Uitspraak
1.Geding in cassatie
2.Uitgangspunten in cassatie
Verder heeft het Douanelaboratorium vastgesteld dat de monsters gasolie een hoger zwavelgehalte hadden (respectievelijk 16 en 19 mg/kg) dan de volgens Richtlijn98/70/EG [4] toegestane norm van 10 mg/kg die een dergelijk product mag bevatten voor gebruik voor de aandrijving van schepen in de binnenvaart.
De Inspecteur heeft over de in de bunkertanks aangetroffen gasolie van belanghebbende niet alleen accijns nageheven maar ook de zogenoemde voorraadheffing als bedoeld in artikel 26, lid 1, van de Wet voorraadvorming aardolieproducten 2012. Het tweede lid van dit wetsartikel bepaalt dat de voorraadheffing wordt geheven en ingevorderd als ware het accijns.

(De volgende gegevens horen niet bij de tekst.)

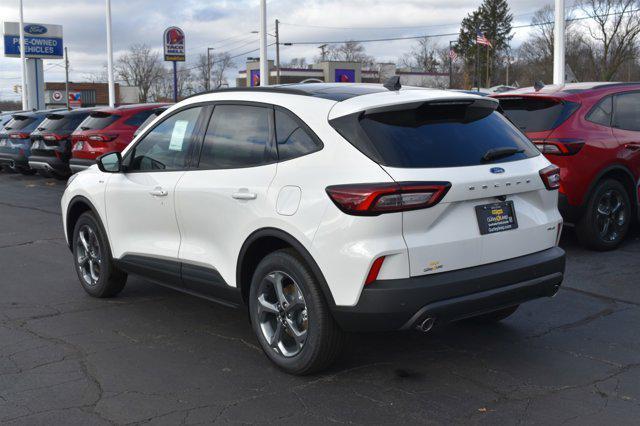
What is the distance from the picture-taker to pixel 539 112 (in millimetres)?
7875

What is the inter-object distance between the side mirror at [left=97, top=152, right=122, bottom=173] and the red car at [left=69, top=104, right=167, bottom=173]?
7.98 m

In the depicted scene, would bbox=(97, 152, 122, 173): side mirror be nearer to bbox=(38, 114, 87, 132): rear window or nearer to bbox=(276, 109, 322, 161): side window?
bbox=(276, 109, 322, 161): side window

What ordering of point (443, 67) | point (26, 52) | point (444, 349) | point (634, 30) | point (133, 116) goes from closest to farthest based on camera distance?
point (444, 349), point (133, 116), point (26, 52), point (634, 30), point (443, 67)

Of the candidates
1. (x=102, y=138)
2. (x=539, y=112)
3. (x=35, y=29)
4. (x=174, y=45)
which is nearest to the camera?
(x=539, y=112)

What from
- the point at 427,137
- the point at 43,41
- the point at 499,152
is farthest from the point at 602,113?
the point at 43,41

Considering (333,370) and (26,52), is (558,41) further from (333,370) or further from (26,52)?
(26,52)

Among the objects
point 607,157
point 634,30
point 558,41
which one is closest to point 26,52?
point 558,41

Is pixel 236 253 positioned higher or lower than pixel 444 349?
higher

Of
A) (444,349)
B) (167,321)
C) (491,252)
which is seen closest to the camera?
(491,252)

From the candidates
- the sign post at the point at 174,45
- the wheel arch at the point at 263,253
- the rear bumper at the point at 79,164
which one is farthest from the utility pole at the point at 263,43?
the wheel arch at the point at 263,253

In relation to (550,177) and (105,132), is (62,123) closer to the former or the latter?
(105,132)

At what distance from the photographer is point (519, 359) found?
15.5ft

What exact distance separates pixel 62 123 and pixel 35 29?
98.2ft

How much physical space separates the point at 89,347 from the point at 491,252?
109 inches
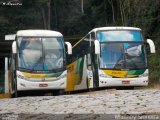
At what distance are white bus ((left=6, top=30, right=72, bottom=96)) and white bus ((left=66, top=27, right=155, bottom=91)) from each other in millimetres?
1433

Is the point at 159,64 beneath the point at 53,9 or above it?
beneath

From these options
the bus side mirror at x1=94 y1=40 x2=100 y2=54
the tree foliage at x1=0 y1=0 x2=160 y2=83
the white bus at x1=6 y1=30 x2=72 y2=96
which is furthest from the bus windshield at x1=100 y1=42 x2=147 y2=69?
the tree foliage at x1=0 y1=0 x2=160 y2=83

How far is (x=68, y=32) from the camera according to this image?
211ft

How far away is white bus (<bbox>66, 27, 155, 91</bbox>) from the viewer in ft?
68.4

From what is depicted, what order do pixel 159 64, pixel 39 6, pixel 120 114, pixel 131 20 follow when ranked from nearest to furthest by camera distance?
pixel 120 114, pixel 159 64, pixel 131 20, pixel 39 6

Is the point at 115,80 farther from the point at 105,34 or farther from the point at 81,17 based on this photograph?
the point at 81,17

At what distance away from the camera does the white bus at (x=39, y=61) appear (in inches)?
816

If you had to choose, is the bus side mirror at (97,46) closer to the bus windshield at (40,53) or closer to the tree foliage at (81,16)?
the bus windshield at (40,53)

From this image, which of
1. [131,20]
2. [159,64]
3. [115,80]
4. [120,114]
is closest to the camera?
[120,114]

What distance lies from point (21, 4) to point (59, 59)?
37.0 metres

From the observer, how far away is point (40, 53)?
842 inches

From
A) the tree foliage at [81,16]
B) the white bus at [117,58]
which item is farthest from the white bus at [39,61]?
the tree foliage at [81,16]

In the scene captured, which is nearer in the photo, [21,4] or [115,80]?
[115,80]

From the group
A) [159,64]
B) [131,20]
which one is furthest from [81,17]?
[159,64]
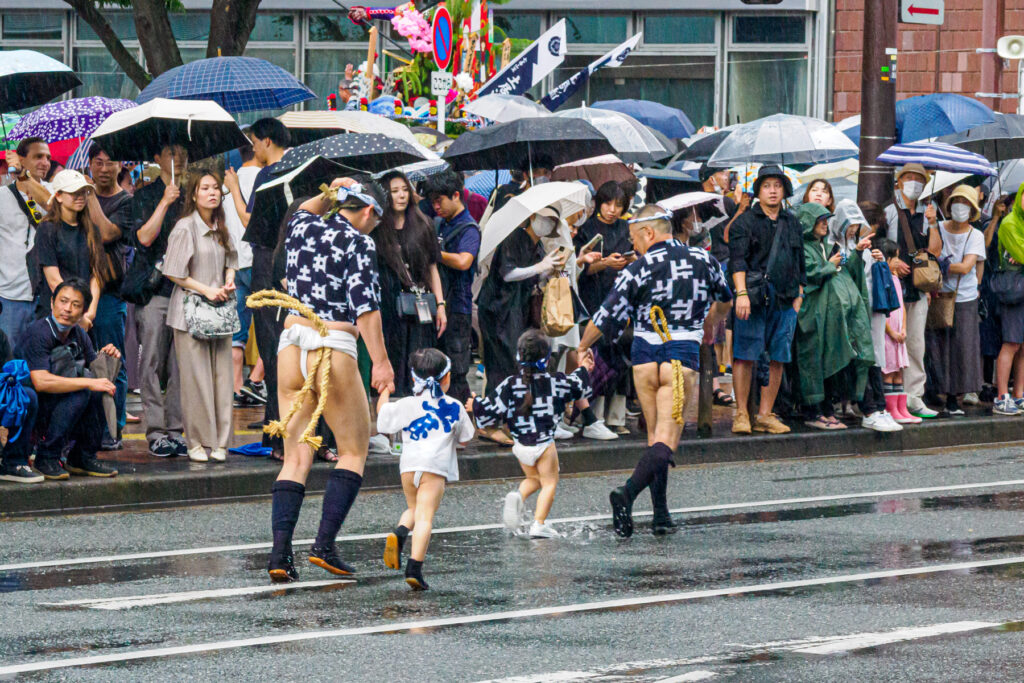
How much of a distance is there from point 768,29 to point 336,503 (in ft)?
72.7

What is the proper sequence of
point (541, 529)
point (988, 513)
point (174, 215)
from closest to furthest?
point (541, 529) < point (988, 513) < point (174, 215)

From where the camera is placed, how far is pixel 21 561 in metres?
8.69

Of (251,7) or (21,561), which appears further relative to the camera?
(251,7)

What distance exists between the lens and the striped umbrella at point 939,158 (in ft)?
45.2

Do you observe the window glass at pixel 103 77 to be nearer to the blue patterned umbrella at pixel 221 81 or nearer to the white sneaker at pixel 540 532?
the blue patterned umbrella at pixel 221 81

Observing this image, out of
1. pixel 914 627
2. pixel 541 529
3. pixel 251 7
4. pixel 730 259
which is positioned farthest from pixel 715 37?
pixel 914 627

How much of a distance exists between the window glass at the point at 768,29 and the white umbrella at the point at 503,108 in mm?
13765

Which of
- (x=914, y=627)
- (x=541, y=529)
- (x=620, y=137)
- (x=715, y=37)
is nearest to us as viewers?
(x=914, y=627)

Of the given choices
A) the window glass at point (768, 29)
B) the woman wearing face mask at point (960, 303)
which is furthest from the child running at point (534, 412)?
the window glass at point (768, 29)

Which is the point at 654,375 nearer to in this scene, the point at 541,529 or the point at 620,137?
the point at 541,529

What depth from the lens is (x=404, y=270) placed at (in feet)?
38.9

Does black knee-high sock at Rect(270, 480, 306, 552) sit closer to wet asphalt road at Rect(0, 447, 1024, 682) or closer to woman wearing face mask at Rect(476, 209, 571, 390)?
wet asphalt road at Rect(0, 447, 1024, 682)

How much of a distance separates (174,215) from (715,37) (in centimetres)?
1883

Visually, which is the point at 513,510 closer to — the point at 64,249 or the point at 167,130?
the point at 64,249
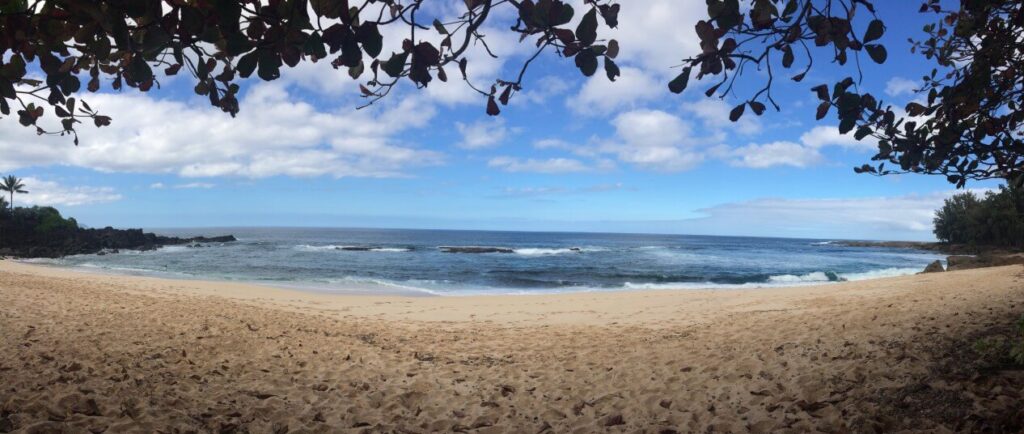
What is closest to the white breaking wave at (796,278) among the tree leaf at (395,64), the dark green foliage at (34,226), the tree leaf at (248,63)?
the tree leaf at (395,64)

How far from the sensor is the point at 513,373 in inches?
237

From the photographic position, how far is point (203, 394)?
4.78 meters

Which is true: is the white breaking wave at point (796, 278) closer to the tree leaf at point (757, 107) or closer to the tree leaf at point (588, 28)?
the tree leaf at point (757, 107)

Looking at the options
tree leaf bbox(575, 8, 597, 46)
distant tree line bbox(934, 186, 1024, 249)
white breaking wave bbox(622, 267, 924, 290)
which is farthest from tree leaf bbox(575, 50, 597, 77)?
distant tree line bbox(934, 186, 1024, 249)

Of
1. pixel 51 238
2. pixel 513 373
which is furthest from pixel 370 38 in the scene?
pixel 51 238

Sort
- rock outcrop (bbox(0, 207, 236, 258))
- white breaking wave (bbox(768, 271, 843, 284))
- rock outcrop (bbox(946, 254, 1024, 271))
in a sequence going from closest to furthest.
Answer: rock outcrop (bbox(946, 254, 1024, 271)) → white breaking wave (bbox(768, 271, 843, 284)) → rock outcrop (bbox(0, 207, 236, 258))

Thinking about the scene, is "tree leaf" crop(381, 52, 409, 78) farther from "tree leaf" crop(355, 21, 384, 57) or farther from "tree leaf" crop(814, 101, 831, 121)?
"tree leaf" crop(814, 101, 831, 121)

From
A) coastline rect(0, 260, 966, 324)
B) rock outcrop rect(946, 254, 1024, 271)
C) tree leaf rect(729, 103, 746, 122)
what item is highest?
tree leaf rect(729, 103, 746, 122)

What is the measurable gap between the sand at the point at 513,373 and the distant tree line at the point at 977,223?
36.3m

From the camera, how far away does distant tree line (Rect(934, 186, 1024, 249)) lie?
4100cm

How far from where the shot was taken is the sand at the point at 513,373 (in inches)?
163

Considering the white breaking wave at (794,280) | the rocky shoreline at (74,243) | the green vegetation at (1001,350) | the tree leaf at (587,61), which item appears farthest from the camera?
the rocky shoreline at (74,243)

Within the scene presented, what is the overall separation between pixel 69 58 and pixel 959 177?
5316mm

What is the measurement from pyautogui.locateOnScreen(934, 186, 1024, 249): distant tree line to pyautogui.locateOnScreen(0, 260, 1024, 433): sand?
36.3 meters
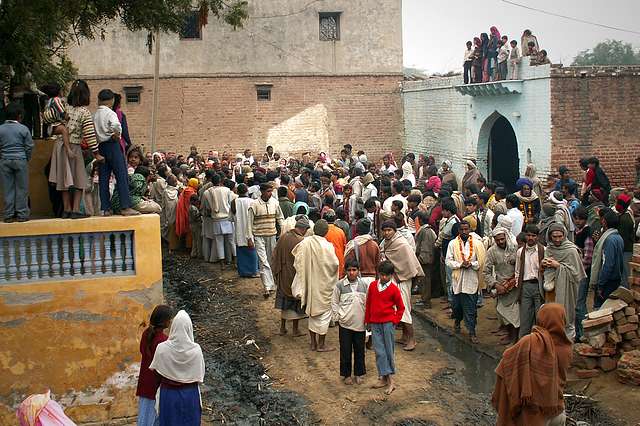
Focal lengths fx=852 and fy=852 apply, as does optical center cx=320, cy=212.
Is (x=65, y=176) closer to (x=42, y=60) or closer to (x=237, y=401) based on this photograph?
(x=237, y=401)

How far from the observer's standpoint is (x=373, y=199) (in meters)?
14.4

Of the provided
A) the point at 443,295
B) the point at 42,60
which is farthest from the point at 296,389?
the point at 42,60

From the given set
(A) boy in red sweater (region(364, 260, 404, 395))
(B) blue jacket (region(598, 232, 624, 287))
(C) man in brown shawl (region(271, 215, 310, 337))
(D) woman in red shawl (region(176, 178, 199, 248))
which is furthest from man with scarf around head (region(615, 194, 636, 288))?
(D) woman in red shawl (region(176, 178, 199, 248))

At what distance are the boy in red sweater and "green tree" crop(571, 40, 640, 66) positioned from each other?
4963cm

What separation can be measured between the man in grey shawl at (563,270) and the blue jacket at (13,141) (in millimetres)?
5851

De Inspecteur heeft belanghebbende bovendien een boete opgelegd van 10 procent van de nageheven bedragen omdat hij niet heeft voldaan aan de verplichting tot het op aangifte voldoen van deze belastingen.
3.De oordelen van het Hof
Het arrest van het Hof van Justitie van de Europese Unie van 13 juli 2017, Vakarų Baltijos laivų statykla, C-151/16, ECLI:EU:C:2017:537 (hierna: het arrest Vakarų), kan volgens het Hof niet tot een ander oordeel leiden. Dat arrest betrof de uitleg van de vrijstelling bedoeld in artikel 14, lid 1, letter c, van Richtlijn 2003/96/EG (hierna: de Energiebelastingrichtlijn) [5] , welke belastingvrijstelling met artikel 66, lid 1, aanhef en letter a, van de Wet is geïmplementeerd. Anders dan in dat arrest, gaat het in de situatie van belanghebbende niet om de schending van puur formele voorwaarden voor de toepassing van een vrijstelling, maar om schending van op het accijnsgoed zelf betrekking hebbende (herkennings)voorwaarden. Die voorwaarden zijn essentieel om een juiste en eenvoudige toepassing van de vrijstelling van artikel 66, lid 1, aanhef en letter a, van de Wet te waarborgen, en om fraude, ontwijking en misbruik te voorkomen, aldus nog steeds het Hof.
4.Rechtskader
5.Opmerkingen vooraf
Middel I is gericht tegen het hiervoor in 3.1.3 weergegeven oordeel van het Hof dat in de door het Hof vastgestelde omstandigheden ervan moet worden uitgegaan dat over de in de bunkertanks aangetroffen gasolie geen accijns is geheven overeenkomstig de toepasselijke bepalingen van het Unierecht en de Wet. Middel II is gericht tegen het hiervoor in 3.1.4 weergegeven oordeel van het Hof dat de accijnsvrijstelling van artikel 66, lid 1, aanhef en letter a, van de Wet in de gegeven omstandigheden geen toepassing kan vinden. Deze twee cassatiemiddelen roepen vragen op over de uitleg van het Unierecht, die de Hoge Raad bij dit arrest voorlegt aan het Hof van Justitie (zie hierna onderdeel 7).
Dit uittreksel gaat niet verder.